A British advance has just begun, and the surgeons of a Divisional Collecting Station near the Somme are awaiting the arrival of the first laden stretcher-bearers. In a few minutes, the three officers will be at work, perhaps for 24 hours on end. At one Casualty Clearing Station a distinguished surgeon performed, without resting, nineteen difficult operations, each lasting more than an hour, in cases of severe abdominal wounds, where delay would have meant the loss of life. In almost every case, the man was saved. Another surgeon operated for 36 hours without relief. Such devotion is not exceptional in the Royal Army Medical Corps. 

The war artist Lieutenant Muirhead Bone crossing a muddy road, Maricourt, September 1916.

Muirhead Bone was a draughtsman, etcher and painter. He studied and qualified as an architect, achieving a reputation for his etchings of buildings under construction or demolition. He was the first official British war artist and he worked on the Western Front and in Great Britain from 1916-1918.

Campbell Dodgson, Keeper of Prints and Drawings at the British Museum, and wartime adviser to the British Ministry of Information's art scheme recommended sending Bone, whose forte was ruins, to record the devastation in France and Belgium. Bone also depicted the munition factories. However, Bone considered his best war drawings to be of shipbuilding, done in the Clyde shipyards. 

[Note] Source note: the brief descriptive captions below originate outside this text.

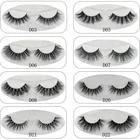 , Ненатуральные Искусственные ресницы серо-коричневого цвета 3D норковые ресницы для волос Оптовая продажа 100% натуральный мех норки ручной работы пересечения ресницы густые ресницы 11 видов стилей Новинка, 1 пара, носки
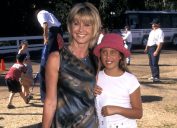 Singer Olivia Newton-John and daughter Chloe Lattanzi attend the Seventh Annual Environmental Media Awards on November 2, 1997 at the Will Rogers State Park in Pacific Palisades, California.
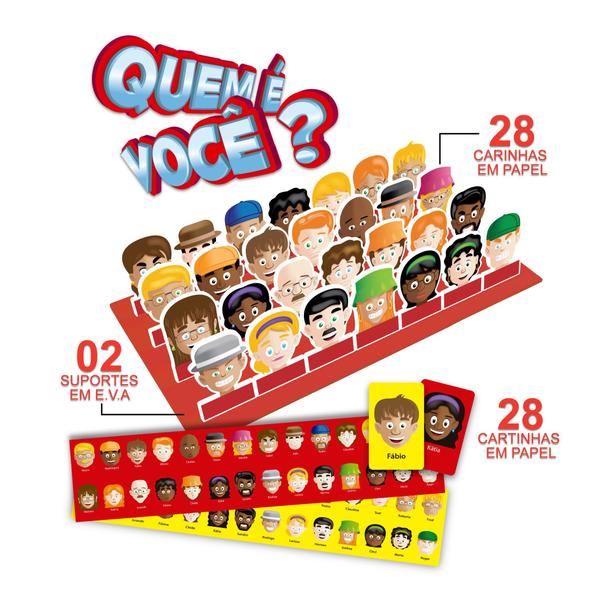 Quem é Você Jogo Infantil de Tabuleiro Interativo Pais&Filhos - Pais & Filhos Imagem de Quem é Você Jogo Infantil de Tabuleiro Interativo Pais&Filhos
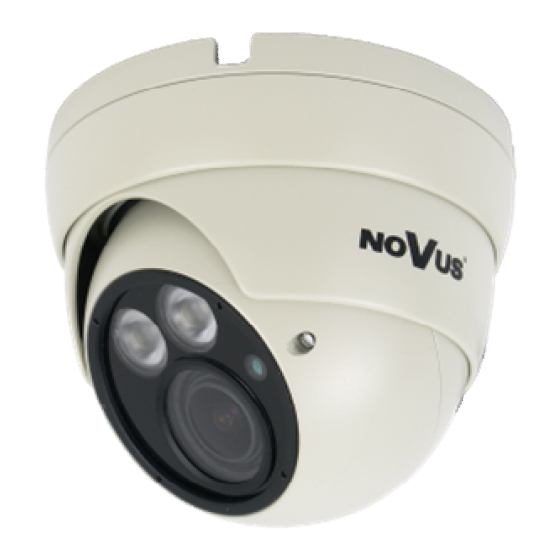 User Manuals: Novus NVAHD-1DN5102V/IR-1 AHD Camera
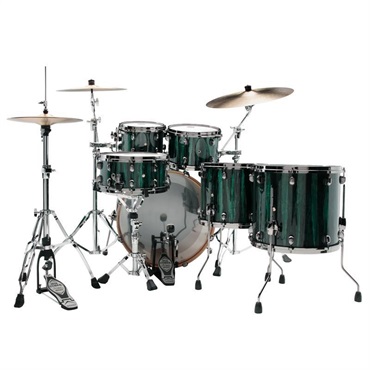 TAMA MBS52RZBNS-GGA [Starclassic Performer 5pcs Kit - Green Grove Aurora Finishes w/Black Nickel Hardware]【限定品】 画像4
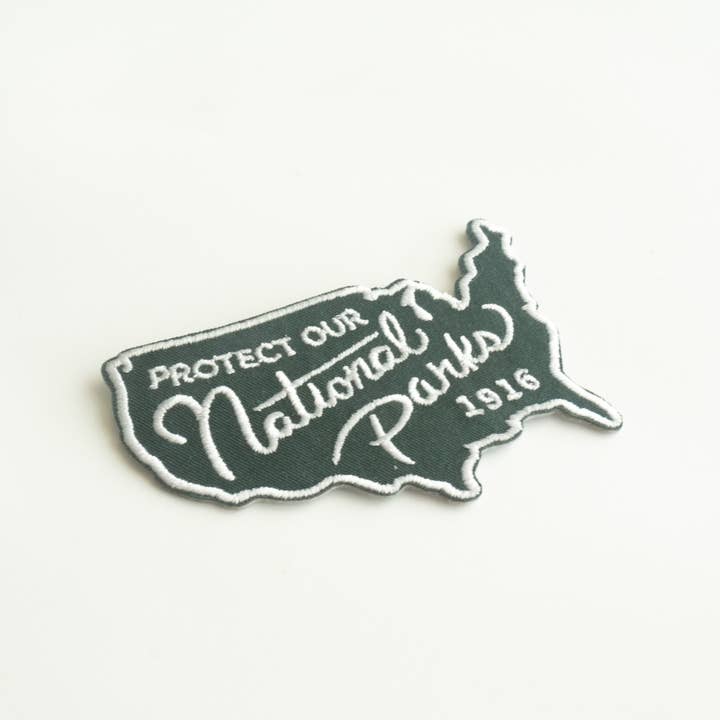 Union Made - Wholesale Patch - Protect Our National Parks Iron-on Patch - 1916
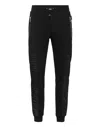 Philipp Plein Jogging Trousers With Nylon Inserts In Black
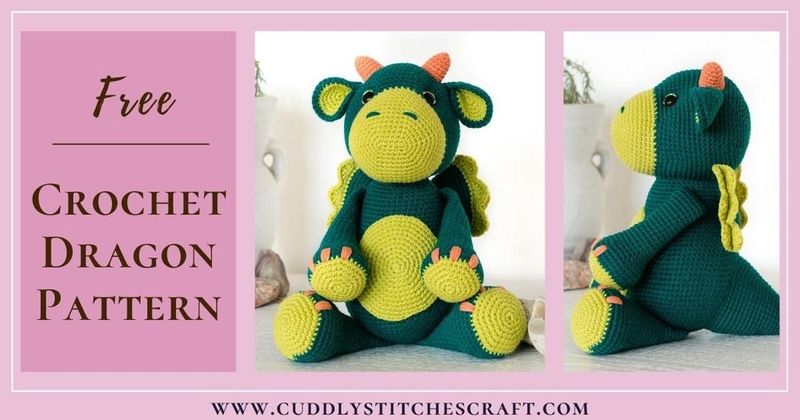 Damian the Dragon free crochet pattern by Petra Salisbury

‘Western Front’ : 10 parts in 2 Volumes. First American Edition 1917 with an introduction by Field Marshal Sir Douglas Haig

Muirhead Bone donated money derived from the sale of his wartime lithographs to the Imperial War Museum for the purchase of works by other artists, such as Wyndham Lewis, William Roberts and Henry Tonks. He was a member of the IWM’s Board of Trustees from 1920-51, and was a member of the War Artists' Advisory Committee and a war artist to the Admiralty between 1939 and 1946. Muirhead Bone's drawings were reproduced in ‘Western Front’, a monthly publication by Country Life Ltd and published in book form in America.